* **Work to be completed**: Rewrite each of the items below, replacing "saree" with "sari" and leaving everything else the same.
━━━━━━━━━━━━━━━━━━━━━━━━━━━━━━
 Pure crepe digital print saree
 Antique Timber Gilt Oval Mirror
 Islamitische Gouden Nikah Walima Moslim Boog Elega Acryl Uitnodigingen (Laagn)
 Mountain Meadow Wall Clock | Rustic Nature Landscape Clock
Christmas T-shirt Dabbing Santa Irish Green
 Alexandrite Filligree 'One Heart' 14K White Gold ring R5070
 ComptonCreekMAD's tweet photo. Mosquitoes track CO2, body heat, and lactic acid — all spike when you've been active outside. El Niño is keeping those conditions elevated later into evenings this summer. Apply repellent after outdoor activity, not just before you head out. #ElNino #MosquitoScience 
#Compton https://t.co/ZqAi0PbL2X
━━━━━━━━━━━━━━━━━━━━━━━━━━━━━━
* **Answer space**:
 Pure crepe digital print sari
 Antique Timber Gilt Oval Mirror
 Islamitische Gouden Nikah Walima Moslim Boog Elega Acryl Uitnodigingen (Laagn)
 Mountain Meadow Wall Clock | Rustic Nature Landscape Clock
Christmas T-shirt Dabbing Santa Irish Green
 Alexandrite Filligree 'One Heart' 14K White Gold ring R5070
 ComptonCreekMAD's tweet photo. Mosquitoes track CO2, body heat, and lactic acid — all spike when you've been active outside. El Niño is keeping those conditions elevated later into evenings this summer. Apply repellent after outdoor activity, not just before you head out. #ElNino #MosquitoScience 
#Compton https://t.co/ZqAi0PbL2X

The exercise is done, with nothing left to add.